Note – in order for that code to work I didn’t just need 4 instances of the Silverlight app – I also needed a UDP policy server as discussed earlier, if you’re trying this kind of scenario and see your request to join a multi-cast group take a long time before throwing an exception then it’s likely that you’re lacking a policy server or the policy server interaction isn’t allowing the code to proceed.

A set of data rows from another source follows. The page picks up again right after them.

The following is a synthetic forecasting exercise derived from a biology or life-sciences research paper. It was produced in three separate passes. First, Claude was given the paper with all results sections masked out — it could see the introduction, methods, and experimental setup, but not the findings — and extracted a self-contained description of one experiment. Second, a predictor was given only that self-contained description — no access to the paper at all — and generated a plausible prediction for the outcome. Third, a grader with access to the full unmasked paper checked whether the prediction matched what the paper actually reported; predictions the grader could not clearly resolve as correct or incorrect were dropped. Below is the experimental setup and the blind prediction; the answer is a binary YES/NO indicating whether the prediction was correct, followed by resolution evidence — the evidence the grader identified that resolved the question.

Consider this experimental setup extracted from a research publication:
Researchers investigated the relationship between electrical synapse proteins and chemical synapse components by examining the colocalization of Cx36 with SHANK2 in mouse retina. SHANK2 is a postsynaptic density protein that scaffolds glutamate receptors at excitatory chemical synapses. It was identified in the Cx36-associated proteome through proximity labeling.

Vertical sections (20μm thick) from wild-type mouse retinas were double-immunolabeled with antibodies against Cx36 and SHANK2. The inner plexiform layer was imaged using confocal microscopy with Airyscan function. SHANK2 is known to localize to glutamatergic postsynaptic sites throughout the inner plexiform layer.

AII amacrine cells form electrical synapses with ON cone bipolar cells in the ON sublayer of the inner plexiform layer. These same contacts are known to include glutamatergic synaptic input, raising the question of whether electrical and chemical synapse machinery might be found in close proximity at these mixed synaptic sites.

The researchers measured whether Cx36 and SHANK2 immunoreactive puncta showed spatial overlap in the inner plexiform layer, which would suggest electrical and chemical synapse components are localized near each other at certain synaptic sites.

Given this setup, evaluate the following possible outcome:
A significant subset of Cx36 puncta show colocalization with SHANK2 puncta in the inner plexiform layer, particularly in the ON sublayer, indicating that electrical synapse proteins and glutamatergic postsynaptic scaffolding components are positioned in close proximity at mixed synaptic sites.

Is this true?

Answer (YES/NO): NO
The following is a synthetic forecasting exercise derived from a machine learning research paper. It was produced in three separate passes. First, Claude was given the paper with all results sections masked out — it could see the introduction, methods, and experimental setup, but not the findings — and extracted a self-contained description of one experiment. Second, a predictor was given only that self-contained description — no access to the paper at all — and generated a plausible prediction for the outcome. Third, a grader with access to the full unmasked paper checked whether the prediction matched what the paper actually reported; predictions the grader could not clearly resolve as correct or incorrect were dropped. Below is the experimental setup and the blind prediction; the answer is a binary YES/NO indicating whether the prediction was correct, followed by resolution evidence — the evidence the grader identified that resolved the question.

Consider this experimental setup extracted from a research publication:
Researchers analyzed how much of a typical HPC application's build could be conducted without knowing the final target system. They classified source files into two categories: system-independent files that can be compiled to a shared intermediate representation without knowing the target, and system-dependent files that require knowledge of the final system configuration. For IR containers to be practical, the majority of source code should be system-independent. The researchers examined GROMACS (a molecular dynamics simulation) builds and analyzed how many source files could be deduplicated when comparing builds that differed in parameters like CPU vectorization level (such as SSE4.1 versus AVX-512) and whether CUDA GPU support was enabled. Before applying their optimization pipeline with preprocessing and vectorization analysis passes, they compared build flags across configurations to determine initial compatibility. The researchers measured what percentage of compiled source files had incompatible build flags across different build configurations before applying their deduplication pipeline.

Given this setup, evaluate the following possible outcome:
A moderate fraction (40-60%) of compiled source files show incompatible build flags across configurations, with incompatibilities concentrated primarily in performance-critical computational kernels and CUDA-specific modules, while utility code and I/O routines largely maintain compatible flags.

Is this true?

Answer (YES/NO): NO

Pretty neat? I could see this being used by a whole bunch of LAN based business applications.

WCF Enhancements

Having sockets support in Silverlight since V2 is great and somewhat surprising really as it’s quite a low level API and so it’s great to see Silverlight 4 adding a higher level programming model on top of that with WCF’s additions of a new TCP transport.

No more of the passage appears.